Search code examples
pysparkgroup-byaggregate-functionswindow-functions

Groupby, sort within groups, and aggregate the sorted data


I have a table data containing three columns: id, time, and text. Rows with the same id comprise the same long text ordered by time. The goal is to group by id, order by time, and then aggregate them (concatenate all the text). I am using PySpark.

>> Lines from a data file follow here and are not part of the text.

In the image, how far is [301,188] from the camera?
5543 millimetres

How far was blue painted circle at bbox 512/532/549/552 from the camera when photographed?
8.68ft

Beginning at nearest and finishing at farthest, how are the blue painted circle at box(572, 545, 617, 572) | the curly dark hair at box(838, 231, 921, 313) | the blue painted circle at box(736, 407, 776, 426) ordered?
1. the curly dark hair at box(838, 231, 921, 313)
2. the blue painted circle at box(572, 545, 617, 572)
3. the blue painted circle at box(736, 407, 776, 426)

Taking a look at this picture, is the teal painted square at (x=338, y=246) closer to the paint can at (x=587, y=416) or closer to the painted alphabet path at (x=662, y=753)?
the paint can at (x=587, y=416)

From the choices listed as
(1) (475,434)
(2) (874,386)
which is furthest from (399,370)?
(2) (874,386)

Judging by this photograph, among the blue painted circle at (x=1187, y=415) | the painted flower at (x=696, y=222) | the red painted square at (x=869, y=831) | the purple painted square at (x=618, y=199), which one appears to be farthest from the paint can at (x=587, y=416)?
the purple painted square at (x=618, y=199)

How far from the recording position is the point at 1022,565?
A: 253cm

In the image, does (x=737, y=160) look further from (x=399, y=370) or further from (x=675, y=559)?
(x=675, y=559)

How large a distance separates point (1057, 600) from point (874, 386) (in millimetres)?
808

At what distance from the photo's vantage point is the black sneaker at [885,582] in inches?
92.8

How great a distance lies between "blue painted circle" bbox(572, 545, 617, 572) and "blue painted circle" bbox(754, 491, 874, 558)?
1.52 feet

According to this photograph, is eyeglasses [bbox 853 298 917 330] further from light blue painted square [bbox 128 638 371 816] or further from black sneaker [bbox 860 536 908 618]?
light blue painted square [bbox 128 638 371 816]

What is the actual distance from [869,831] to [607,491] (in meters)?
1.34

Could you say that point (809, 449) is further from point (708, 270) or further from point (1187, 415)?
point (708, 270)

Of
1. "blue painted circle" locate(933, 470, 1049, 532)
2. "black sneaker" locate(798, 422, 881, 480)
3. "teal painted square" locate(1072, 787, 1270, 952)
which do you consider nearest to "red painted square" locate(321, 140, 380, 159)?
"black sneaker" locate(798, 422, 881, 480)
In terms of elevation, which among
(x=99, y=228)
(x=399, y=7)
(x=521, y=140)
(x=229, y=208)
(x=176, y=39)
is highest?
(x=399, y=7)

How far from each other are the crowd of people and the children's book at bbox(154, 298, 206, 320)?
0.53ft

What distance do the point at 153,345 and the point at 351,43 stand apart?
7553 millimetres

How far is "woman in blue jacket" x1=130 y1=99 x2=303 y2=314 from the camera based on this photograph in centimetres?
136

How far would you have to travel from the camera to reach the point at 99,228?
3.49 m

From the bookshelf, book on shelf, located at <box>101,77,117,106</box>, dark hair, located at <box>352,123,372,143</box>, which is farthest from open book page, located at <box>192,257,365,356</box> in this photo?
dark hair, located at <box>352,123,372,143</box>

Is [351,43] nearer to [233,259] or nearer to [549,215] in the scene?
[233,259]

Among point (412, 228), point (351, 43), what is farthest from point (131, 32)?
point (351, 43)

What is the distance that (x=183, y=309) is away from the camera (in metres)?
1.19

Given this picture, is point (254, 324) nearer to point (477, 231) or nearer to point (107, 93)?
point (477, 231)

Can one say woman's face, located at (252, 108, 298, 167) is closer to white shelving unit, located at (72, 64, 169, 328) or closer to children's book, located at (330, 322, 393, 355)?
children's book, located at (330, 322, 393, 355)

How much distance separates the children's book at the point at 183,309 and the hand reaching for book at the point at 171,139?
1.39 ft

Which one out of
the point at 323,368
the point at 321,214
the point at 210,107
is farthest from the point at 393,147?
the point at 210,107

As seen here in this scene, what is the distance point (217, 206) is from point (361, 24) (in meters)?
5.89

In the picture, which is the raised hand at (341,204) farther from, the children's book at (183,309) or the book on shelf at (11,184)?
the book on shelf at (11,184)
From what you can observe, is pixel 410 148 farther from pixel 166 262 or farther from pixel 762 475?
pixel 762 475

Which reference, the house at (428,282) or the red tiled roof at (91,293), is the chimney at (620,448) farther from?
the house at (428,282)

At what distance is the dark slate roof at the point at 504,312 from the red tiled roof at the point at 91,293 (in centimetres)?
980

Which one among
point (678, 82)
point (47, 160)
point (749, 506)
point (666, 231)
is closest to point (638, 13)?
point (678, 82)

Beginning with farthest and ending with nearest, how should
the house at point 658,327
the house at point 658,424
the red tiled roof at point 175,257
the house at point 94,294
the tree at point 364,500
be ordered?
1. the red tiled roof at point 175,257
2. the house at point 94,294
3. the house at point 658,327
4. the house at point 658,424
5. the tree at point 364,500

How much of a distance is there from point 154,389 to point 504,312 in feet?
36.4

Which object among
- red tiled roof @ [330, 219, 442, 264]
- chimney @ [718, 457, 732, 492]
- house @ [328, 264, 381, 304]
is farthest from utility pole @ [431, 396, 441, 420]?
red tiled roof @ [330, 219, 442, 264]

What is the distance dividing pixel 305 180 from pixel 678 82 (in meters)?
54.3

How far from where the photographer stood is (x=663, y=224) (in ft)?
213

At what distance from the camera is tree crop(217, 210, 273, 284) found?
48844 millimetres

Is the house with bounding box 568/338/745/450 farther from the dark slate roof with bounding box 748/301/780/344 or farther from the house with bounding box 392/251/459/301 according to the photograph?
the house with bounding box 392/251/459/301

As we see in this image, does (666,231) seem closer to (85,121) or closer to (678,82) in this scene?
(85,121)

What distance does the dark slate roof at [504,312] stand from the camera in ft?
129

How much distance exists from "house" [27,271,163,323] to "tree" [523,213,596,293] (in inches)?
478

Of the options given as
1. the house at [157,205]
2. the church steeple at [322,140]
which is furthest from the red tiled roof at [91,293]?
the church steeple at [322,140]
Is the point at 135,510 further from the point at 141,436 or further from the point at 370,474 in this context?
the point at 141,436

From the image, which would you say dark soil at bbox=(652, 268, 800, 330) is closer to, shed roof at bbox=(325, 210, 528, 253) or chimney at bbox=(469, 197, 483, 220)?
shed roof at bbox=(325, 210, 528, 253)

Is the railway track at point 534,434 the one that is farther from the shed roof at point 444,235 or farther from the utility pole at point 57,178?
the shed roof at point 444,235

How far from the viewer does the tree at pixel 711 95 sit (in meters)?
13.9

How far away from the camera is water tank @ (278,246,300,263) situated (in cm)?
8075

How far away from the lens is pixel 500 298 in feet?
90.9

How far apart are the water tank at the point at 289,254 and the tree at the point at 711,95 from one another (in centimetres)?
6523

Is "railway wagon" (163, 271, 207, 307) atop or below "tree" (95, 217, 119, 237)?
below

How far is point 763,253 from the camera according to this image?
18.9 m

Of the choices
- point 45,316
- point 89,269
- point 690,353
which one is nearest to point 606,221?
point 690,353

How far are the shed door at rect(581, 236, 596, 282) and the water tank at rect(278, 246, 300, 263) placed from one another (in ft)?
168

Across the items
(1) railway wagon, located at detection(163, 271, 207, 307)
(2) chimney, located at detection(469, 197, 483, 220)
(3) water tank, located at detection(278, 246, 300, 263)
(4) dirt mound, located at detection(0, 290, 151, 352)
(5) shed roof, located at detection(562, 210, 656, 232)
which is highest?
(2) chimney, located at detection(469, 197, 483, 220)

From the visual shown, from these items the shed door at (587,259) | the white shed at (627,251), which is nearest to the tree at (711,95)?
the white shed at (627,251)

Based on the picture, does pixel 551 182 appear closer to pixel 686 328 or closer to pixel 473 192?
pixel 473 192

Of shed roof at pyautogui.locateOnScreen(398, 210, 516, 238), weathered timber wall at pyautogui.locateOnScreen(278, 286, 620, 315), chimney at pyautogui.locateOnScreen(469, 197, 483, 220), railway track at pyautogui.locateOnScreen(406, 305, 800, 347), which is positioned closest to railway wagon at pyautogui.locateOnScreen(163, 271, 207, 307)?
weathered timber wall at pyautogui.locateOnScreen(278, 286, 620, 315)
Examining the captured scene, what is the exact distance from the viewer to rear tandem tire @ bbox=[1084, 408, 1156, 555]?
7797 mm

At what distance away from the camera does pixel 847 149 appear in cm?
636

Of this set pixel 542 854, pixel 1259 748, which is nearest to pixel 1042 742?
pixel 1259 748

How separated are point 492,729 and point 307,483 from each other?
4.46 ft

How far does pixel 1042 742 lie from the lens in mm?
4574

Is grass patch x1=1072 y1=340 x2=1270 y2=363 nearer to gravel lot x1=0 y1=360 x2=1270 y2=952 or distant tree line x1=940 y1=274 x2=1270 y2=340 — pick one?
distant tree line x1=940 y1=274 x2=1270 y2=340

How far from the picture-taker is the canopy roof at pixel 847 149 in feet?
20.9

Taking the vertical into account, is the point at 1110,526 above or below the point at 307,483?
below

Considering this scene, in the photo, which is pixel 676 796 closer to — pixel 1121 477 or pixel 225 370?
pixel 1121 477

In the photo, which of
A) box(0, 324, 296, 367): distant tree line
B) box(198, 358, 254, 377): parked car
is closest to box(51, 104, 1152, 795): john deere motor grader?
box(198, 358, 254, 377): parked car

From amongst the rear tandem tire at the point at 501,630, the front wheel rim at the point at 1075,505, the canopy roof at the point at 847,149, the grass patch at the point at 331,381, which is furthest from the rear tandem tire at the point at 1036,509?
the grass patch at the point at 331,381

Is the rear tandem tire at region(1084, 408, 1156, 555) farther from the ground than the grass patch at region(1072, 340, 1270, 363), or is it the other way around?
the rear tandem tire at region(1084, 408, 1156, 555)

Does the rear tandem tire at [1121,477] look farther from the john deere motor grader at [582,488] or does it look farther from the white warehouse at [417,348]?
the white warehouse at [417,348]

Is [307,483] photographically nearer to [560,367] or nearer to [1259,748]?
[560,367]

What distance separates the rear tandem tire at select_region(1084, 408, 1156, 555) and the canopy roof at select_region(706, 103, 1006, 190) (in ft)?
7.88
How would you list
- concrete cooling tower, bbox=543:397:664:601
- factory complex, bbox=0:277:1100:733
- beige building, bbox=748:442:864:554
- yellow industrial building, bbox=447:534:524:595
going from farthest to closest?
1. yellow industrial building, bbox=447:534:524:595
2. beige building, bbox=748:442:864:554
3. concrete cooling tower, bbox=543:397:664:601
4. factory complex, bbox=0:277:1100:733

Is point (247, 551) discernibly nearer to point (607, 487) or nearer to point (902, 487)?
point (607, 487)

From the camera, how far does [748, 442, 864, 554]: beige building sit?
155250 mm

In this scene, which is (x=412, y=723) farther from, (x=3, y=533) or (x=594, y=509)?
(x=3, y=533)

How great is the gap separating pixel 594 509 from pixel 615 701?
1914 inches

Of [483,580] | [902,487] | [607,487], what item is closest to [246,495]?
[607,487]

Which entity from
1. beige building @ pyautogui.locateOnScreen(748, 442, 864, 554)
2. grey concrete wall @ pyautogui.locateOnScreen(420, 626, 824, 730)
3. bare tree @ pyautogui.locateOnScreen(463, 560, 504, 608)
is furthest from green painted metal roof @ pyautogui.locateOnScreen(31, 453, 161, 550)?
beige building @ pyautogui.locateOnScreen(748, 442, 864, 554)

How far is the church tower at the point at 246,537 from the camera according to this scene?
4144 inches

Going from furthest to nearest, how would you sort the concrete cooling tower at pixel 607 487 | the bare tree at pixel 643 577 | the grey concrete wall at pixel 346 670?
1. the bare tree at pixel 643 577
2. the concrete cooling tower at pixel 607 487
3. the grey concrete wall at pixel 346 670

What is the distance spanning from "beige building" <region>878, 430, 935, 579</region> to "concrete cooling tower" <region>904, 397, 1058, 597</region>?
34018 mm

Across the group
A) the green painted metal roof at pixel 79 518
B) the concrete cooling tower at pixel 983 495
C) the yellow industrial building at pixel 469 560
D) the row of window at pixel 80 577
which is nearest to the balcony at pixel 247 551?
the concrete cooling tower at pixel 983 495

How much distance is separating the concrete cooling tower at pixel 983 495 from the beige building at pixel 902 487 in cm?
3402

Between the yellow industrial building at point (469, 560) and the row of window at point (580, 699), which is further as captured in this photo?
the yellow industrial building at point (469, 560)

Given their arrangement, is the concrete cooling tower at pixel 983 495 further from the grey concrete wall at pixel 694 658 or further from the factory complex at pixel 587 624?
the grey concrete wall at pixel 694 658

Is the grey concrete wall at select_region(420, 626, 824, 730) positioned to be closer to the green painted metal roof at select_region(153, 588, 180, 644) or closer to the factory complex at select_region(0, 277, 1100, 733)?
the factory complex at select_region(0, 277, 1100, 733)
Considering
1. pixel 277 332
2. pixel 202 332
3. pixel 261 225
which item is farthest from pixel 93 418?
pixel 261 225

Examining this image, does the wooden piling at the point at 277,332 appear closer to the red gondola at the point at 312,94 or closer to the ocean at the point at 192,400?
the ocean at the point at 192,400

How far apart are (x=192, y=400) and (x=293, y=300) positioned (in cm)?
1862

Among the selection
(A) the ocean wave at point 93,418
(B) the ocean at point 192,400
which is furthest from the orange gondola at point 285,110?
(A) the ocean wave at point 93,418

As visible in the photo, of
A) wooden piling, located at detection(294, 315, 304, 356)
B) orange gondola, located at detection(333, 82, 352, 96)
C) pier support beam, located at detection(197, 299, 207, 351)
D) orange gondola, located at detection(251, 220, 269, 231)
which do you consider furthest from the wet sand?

I can get the order of elements within groups using a window function:

import pyspark.sql.functions as F
from pyspark.sql.window import Window as W

w = W.partitionBy(F.col('id')).orderBy(F.col('time').asc())
(
    data
    .withColumn('text_num', F.row_number().over(w))
)

I can also concatenate the texts by group, but this does not guarantee the order:

(
    data
    .groupby('id')
    .agg(F.concat_ws(' ', F.collect_list(F.col('text'))).alias('concat_text'))
)

How do I groupby, sort within groups, and then aggregate the sorted data?


Solution

  • Suppose we have a dataframe:

    data = spark.createDataFrame(
        [('a', 1, 'str1'), ('a', 2, 'str2')],
        schema=['id', 'time', 'text']
    )
    
    data.printSchema()
    data.show(1, False)
    +---+----+----+
    |id |time|text|
    +---+----+----+
    |a  |1   |str1|
    +---+----+----+
    

    You can use the collect_list to collect the element of each group in sequence and select the max group:

    data.withColumn(
        'text_lst', func.collect_list('text').over(Window.partitionBy('id').orderBy(func.asc('time')))
    ).groupBy(
        'id'
    ).agg(
        func.concat_ws('-', func.max('text_lst')).alias('text_concat')
    ).show(
        10, False
    )
    +---+-----------+
    |id |text_concat|
    +---+-----------+
    |a  |str1-str2  |
    +---+-----------+
    

    Edit 1: another solution without using the max If you don't want to collect all the text list, you can use the struct to construct a new column with time and text column:

    data.withColumn(
        'struct', func.struct('time', 'text')
    ).groupBy(
        'id'
    ).agg(
        func.array_sort(func.collect_list(func.col('struct'))).alias('sort_array')
    ).withColumn(
        'text_concat', func.concat_ws('-', func.col('sort_array').getItem('text'))
    ).show(
        10, False
    )
    +---+----------------------+-----------+
    |id |sort_array            |text_concat|
    +---+----------------------+-----------+
    |a  |[{1, str1}, {2, str2}]|str1-str2  |
    +---+----------------------+-----------+
    

    As you collect the list of struct and perform the array sorting, it will sort the column based on the first field of the struct. After sorting, you can extract the field in struct to perform concatenation.